Selected excerpt:
They sponsored a health screening at work today. I decided to participate for the perks, and for curiosity. After all, I get these numbers each year during my annual physical.
What I didn’t expect was the lack of perspective and numbers insanity that my results would create.
Okay, the first station started out fine:
Weight: 176.8
Height: 5 ft 11 inches
BMI: 24.6
BMI was supposed to be in the 18.5 to 24.9 range, so I was normal. Besides which, BMI doesn’t take into account muscular builds, and I’m working on that at the gym, so being at the high end of normal isn’t an issue for me.
Station two was the blood pressure: 108/72 Since they want 120/80 or less I was fine.
It was station three, the blood test that the numbers got interesting.
At the doctor’s office I usually get a 106 total cholesterol, The results here were:
Total Cholesterol: 113
HDL (“good”): 38
Ratio of TC/HDL: 2.9
Glucose: 88
Now, desirable for total cholesterol is less than 200. In fact, in tests I had elsewhere, they once told me desirable was 100-200, so I am at the low end of the expected range.

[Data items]
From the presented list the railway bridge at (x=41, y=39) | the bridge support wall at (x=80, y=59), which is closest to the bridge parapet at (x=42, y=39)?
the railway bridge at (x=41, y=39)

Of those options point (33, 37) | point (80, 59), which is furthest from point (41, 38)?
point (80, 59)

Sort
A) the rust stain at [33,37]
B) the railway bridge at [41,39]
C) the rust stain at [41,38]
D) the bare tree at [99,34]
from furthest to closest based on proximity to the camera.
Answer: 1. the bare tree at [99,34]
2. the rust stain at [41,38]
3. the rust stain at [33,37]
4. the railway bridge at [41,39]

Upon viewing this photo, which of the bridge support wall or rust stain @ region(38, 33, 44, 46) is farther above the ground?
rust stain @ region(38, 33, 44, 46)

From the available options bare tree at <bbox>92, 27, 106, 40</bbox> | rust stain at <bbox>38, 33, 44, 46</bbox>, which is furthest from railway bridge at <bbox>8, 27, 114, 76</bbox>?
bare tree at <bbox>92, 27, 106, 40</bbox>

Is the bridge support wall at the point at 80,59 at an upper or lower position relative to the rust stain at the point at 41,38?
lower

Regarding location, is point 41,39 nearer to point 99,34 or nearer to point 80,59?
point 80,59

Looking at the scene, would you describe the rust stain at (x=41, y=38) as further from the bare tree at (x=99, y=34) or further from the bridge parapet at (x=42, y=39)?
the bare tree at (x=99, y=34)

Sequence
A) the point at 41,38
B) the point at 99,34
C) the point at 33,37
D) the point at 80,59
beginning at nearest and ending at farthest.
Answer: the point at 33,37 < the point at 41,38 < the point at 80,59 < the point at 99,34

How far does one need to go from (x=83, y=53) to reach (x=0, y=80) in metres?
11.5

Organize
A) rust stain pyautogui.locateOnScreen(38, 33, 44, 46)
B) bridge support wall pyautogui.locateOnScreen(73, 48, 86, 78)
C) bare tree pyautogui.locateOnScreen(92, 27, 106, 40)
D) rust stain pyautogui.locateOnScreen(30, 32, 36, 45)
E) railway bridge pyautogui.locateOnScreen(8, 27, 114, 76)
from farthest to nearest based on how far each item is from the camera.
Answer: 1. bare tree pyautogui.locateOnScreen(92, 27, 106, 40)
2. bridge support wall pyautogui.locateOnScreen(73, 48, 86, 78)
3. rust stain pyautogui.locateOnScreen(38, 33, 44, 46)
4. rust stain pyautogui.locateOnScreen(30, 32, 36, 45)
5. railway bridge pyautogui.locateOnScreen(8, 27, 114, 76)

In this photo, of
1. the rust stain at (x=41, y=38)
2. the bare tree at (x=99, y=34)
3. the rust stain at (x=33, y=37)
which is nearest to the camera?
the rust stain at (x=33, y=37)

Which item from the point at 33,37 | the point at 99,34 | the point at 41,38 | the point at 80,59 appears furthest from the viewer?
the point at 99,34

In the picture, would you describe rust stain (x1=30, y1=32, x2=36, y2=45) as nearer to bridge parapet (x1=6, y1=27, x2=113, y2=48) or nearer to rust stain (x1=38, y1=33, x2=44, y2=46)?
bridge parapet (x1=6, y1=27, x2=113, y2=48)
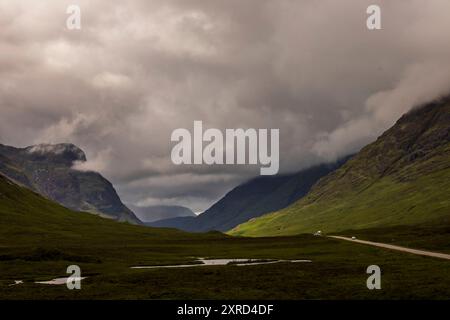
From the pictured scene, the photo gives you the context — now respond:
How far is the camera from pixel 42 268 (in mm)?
97562

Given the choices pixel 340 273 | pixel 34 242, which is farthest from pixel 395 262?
pixel 34 242

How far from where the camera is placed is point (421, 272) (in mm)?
75250

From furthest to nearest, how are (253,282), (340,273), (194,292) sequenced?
(340,273), (253,282), (194,292)
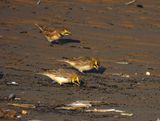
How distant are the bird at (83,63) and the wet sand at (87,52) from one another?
0.19m

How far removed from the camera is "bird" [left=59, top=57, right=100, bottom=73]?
1523 centimetres

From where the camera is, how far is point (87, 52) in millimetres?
17469

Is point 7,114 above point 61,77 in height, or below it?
below

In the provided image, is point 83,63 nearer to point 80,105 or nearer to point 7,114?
point 80,105

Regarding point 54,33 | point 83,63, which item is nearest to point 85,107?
point 83,63

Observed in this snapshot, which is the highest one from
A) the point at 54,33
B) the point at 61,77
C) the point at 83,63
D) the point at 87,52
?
the point at 54,33

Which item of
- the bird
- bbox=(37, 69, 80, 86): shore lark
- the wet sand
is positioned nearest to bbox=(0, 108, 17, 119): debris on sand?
the wet sand

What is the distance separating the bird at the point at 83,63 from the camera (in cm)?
1523

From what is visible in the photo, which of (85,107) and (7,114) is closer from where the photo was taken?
(7,114)

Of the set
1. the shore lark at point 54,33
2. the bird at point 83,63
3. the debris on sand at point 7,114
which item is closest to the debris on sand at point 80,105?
the debris on sand at point 7,114

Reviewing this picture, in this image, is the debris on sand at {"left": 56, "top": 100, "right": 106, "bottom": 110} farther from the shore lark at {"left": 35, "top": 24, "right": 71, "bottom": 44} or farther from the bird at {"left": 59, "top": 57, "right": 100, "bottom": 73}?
the shore lark at {"left": 35, "top": 24, "right": 71, "bottom": 44}

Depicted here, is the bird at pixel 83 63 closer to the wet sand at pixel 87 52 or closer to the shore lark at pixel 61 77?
the wet sand at pixel 87 52

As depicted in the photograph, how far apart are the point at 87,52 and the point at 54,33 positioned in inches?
42.4

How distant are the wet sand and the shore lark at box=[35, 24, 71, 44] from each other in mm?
174
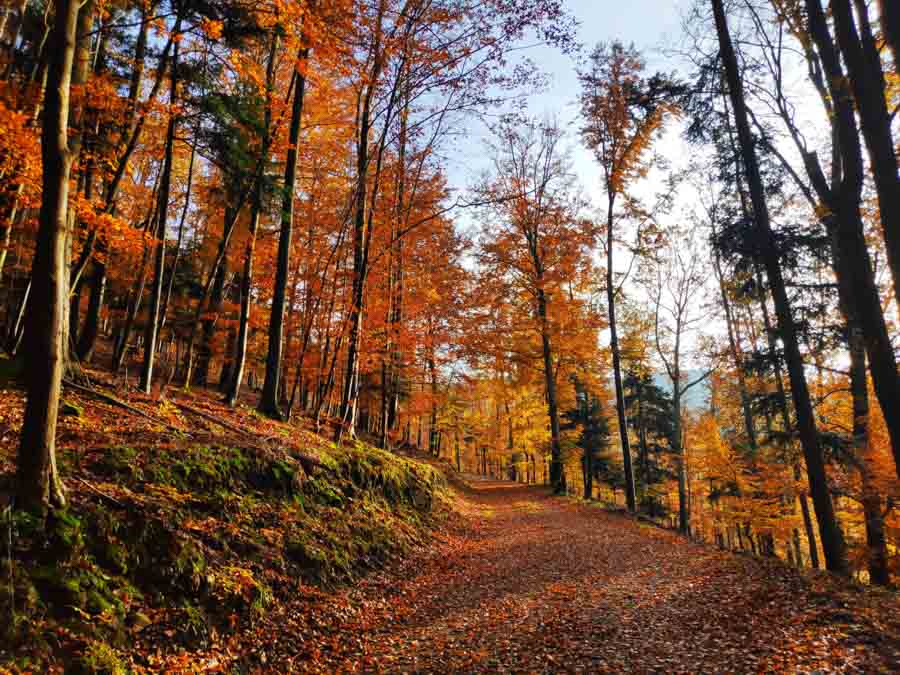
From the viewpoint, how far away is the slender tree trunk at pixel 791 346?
8750 millimetres

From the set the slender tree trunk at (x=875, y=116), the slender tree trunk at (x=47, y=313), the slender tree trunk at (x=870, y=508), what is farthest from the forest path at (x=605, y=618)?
the slender tree trunk at (x=875, y=116)

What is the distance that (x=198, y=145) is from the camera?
10195 mm

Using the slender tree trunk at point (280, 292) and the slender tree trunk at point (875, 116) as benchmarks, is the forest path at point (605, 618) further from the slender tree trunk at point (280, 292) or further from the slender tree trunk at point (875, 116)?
the slender tree trunk at point (280, 292)

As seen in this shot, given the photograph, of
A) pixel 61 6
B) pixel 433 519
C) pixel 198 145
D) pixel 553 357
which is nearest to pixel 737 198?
pixel 553 357

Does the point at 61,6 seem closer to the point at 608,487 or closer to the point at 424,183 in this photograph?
the point at 424,183

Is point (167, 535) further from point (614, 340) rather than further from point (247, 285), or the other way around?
point (614, 340)

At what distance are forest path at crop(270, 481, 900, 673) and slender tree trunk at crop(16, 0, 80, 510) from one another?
10.7ft

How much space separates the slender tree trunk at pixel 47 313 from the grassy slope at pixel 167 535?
40 centimetres

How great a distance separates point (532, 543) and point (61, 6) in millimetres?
12272

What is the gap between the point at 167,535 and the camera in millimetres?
5051

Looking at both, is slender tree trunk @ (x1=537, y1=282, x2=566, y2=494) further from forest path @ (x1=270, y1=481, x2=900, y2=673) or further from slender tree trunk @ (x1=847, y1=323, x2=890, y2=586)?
slender tree trunk @ (x1=847, y1=323, x2=890, y2=586)

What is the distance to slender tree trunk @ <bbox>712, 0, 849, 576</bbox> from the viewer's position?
875 centimetres

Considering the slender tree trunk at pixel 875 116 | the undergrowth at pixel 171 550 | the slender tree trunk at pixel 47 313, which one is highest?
the slender tree trunk at pixel 875 116

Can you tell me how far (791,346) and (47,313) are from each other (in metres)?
12.0
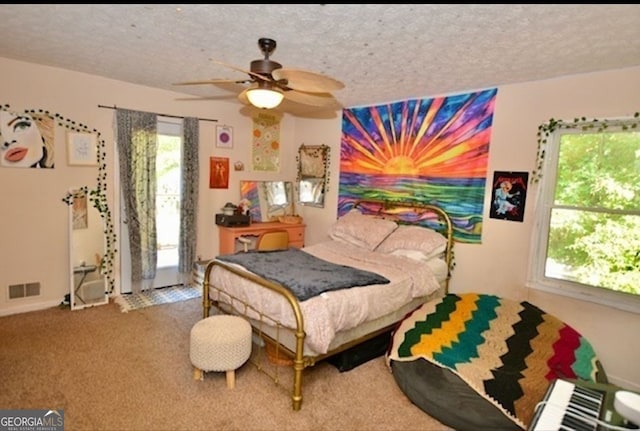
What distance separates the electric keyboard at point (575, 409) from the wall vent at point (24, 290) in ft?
14.0

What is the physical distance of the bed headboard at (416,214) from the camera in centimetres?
367

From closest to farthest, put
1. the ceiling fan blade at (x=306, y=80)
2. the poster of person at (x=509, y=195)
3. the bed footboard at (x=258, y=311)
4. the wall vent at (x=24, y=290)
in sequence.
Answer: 1. the ceiling fan blade at (x=306, y=80)
2. the bed footboard at (x=258, y=311)
3. the poster of person at (x=509, y=195)
4. the wall vent at (x=24, y=290)

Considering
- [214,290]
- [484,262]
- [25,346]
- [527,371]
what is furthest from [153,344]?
[484,262]

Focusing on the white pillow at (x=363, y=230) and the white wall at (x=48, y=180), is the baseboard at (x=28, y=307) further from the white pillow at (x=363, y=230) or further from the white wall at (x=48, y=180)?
the white pillow at (x=363, y=230)

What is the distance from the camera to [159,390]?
2400mm

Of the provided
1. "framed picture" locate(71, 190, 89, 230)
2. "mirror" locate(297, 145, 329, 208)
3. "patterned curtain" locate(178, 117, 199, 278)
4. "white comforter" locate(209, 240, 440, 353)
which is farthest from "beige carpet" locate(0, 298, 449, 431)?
"mirror" locate(297, 145, 329, 208)

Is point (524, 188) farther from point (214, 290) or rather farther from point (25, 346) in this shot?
point (25, 346)

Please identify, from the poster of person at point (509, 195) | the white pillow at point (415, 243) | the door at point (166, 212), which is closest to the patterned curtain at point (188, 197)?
the door at point (166, 212)

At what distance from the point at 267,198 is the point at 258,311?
2691mm

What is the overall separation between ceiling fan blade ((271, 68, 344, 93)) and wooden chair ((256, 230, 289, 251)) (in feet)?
6.98

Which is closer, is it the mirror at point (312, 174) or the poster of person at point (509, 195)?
the poster of person at point (509, 195)

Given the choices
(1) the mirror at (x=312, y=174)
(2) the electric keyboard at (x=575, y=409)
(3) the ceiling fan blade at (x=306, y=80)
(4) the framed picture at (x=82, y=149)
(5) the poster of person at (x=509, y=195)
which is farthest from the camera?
(1) the mirror at (x=312, y=174)

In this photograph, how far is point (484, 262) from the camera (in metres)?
3.47

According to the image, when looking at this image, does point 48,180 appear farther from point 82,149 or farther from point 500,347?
point 500,347
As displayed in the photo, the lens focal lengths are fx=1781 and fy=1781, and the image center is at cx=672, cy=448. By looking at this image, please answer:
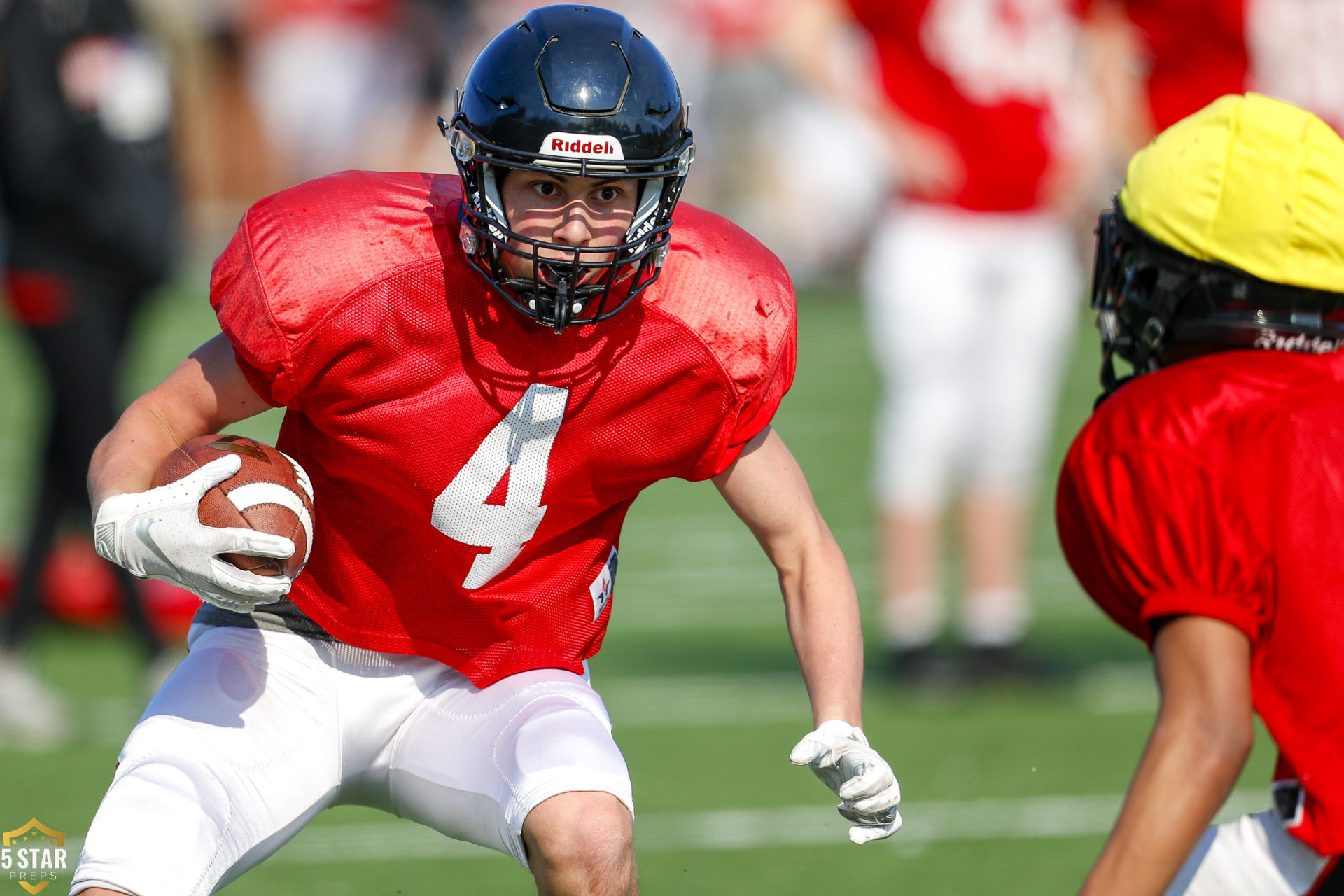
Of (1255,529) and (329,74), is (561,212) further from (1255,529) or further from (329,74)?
(329,74)

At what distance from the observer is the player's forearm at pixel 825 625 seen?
285 centimetres

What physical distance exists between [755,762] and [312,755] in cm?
220

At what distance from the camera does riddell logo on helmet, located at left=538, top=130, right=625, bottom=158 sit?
105 inches

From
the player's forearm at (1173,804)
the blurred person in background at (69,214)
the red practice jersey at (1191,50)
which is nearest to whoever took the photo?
the player's forearm at (1173,804)

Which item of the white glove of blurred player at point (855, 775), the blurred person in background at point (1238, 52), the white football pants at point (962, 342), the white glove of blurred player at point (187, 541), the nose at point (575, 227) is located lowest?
the white football pants at point (962, 342)

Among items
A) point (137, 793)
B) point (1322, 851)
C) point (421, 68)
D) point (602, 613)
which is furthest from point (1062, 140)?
point (421, 68)

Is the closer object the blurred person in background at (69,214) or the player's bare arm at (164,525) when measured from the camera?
the player's bare arm at (164,525)

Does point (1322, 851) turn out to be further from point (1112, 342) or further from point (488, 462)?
point (488, 462)

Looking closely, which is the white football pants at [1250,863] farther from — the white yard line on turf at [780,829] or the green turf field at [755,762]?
the white yard line on turf at [780,829]

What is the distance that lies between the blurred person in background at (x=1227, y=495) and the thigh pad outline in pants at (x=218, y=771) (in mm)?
1224

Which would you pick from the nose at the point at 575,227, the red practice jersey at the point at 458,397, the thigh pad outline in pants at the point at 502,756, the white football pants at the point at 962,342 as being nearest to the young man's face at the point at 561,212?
the nose at the point at 575,227

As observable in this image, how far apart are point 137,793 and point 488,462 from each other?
0.72 meters

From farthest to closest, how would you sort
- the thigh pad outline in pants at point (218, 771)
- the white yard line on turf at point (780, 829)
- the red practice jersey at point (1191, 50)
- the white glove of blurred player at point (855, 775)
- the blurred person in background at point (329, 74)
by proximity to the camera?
the blurred person in background at point (329, 74) → the red practice jersey at point (1191, 50) → the white yard line on turf at point (780, 829) → the white glove of blurred player at point (855, 775) → the thigh pad outline in pants at point (218, 771)

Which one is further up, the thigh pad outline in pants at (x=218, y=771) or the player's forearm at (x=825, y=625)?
the player's forearm at (x=825, y=625)
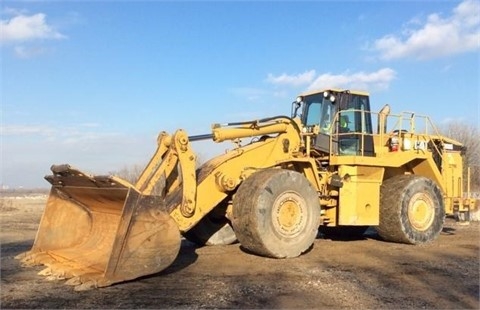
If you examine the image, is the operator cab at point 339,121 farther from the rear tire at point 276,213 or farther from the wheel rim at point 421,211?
the rear tire at point 276,213

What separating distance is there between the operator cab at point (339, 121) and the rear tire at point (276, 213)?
75.7 inches

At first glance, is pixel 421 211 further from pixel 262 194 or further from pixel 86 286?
pixel 86 286

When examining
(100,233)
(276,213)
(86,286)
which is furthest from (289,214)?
(86,286)

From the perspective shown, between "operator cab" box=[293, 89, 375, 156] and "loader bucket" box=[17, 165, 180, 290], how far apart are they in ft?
15.8

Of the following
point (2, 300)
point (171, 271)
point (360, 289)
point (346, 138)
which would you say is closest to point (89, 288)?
point (2, 300)

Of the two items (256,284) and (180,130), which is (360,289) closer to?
(256,284)

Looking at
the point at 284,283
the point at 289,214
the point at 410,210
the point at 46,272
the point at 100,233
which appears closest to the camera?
the point at 284,283

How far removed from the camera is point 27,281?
802 cm

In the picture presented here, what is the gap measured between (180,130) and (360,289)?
3.95 m

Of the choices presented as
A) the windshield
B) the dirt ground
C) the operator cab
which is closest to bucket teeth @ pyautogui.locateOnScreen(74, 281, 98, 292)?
the dirt ground

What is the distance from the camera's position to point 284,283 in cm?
779

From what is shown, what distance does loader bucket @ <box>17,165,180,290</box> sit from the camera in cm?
757

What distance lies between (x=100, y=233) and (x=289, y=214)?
11.1 feet

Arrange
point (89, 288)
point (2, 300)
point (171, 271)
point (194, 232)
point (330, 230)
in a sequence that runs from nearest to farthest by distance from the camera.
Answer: point (2, 300), point (89, 288), point (171, 271), point (194, 232), point (330, 230)
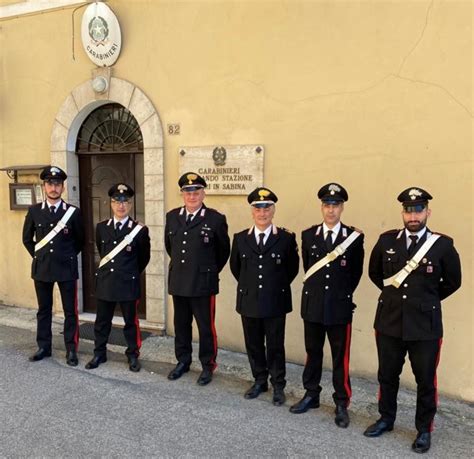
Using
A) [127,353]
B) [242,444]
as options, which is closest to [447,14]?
[242,444]

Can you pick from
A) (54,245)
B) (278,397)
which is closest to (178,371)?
(278,397)

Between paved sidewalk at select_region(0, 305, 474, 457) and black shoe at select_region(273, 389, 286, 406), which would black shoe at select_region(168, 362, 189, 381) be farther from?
black shoe at select_region(273, 389, 286, 406)

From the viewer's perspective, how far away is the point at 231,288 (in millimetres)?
5672

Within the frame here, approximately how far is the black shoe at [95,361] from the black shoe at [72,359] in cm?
16

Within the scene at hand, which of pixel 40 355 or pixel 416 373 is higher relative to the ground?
pixel 416 373

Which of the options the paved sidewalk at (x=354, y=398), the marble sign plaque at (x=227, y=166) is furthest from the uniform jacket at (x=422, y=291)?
the marble sign plaque at (x=227, y=166)

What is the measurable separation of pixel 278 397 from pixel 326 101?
2.99 metres

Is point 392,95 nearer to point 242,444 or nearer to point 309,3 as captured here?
point 309,3

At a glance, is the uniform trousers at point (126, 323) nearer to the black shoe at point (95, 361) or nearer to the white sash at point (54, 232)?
the black shoe at point (95, 361)

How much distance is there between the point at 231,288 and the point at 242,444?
2301 millimetres

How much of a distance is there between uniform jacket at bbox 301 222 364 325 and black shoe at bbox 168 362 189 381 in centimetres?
159

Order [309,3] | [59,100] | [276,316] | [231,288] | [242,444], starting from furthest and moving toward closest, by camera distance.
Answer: [59,100] → [231,288] → [309,3] → [276,316] → [242,444]

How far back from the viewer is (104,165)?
670cm

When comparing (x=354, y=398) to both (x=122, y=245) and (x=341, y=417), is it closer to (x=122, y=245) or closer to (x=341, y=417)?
(x=341, y=417)
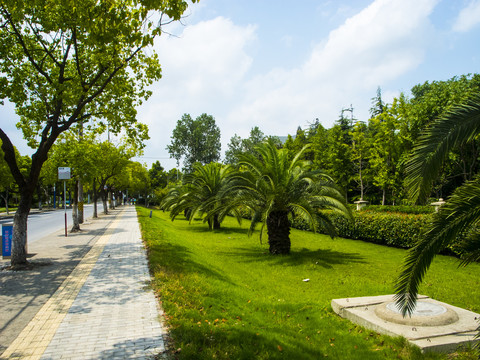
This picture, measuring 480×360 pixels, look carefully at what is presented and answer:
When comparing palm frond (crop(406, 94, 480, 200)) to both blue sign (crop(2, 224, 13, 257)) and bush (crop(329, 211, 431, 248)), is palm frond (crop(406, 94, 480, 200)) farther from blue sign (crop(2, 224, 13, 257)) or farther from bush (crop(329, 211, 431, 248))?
blue sign (crop(2, 224, 13, 257))

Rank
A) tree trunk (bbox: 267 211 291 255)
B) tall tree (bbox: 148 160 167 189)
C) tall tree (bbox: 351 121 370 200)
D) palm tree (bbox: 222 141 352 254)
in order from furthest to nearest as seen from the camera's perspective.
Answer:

Problems to solve:
**A)** In the health screening account, what blood pressure reading was recorded at station two?
**B)** Quote the health screening account, beginning at the words "They sponsored a" and stopping after "numbers got interesting.".
The data items play no part in this work.

Responses in order:
**A)** 108/72

**B)**
They sponsored a health screening at work today. I decided to participate for the perks, and for curiosity. After all, I get these numbers each year during my annual physical.
What I didn’t expect was the lack of perspective and numbers insanity that my results would create.
Okay, the first station started out fine:
Weight: 176.8
Height: 5 ft 11 inches
BMI: 24.6
BMI was supposed to be in the 18.5 to 24.9 range, so I was normal. Besides which, BMI doesn’t take into account muscular builds, and I’m working on that at the gym, so being at the high end of normal isn’t an issue for me.
Station two was the blood pressure: 108/72 Since they want 120/80 or less I was fine.
It was station three, the blood test that the numbers got interesting.